Carlos Almeida said his directorate had no choice but to send a positive assessment to the ministry as Portfuel’s concession contract for the exploration and exploitation and extraction of oil "met all the necessary requirements," a claim vehemently disputed by activists.
At a hearing of the Commission for the Economy, Innovation and Public Works, the Director General of Energy and Geology, Carlos Almeida, said that "Effectively, the company met the requirements, although the Directorate posed some questions about the plan Portfuel had presented as it should have be better presented."
Campaigners point out that a key requirement from Portfuel was a three years' trading and safety record, something Portfuel could never provide as the company was only set up to apply for the oil and gas exploration licenses on offer, that it lacked records and had no specialist staff - in summary, Portfuel was not an oil and gas exploration company and should not have been allowed to continue its application.
Almeida’s Directorate did question some of the technical details of Portfuel's work plan but left the final political decision “in the hands of the Government of the time,” namely the former Minister for the Environment, Jorge Moreira da Silva.
Almeida said that the Minister could always have decided not to sign the exploration and extraction concessions but that "it was up to the Minister, he was in charge. It’s not for me to say anything more about it."

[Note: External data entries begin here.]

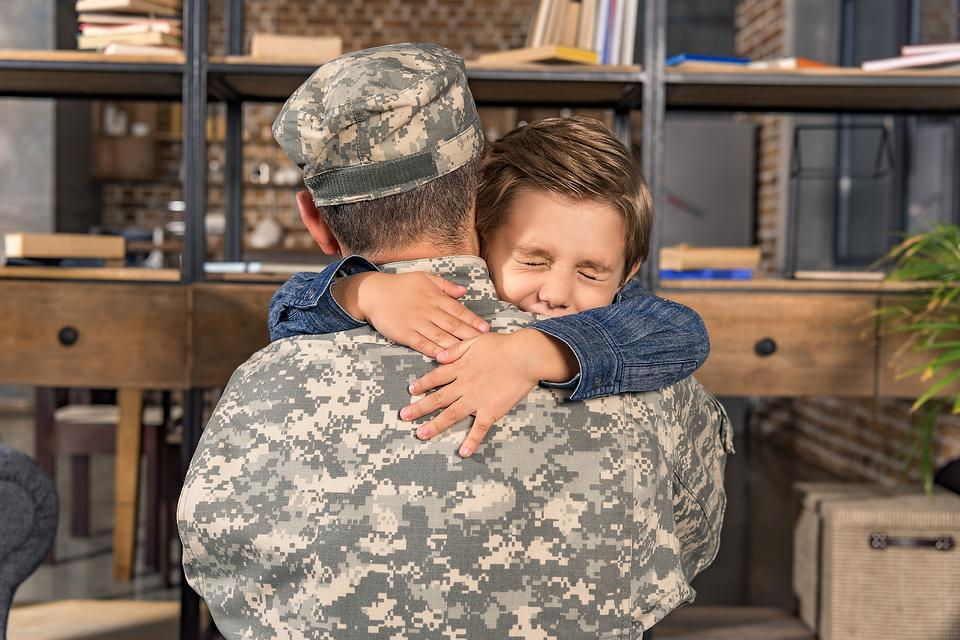 Military Parents: 3 Simple Ways to Connect With Your Military Children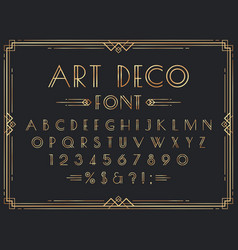 Golden art deco font luxury decorative 1920s vector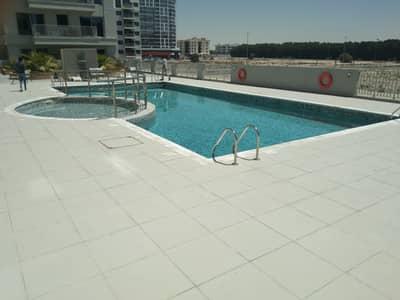 2 Bedroom Apartment for Rent in Arjan, Dubai - 2 Bedroom Hall with upgraded Amenities just 45k in Arjan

In fact Almeida had expressed his concern about Portfuel's suitability to Jorge Moreira da Silva but the deal went ahead at the Minister's insistence.
The current government asked the Attorney General's Advisory Council to give an opinion on the two contracts.
The conclusion was that the Portfuel deals were valid, but that even if they had not been valid, a six month period had gone by, so the government could not have challenged the deals anyway.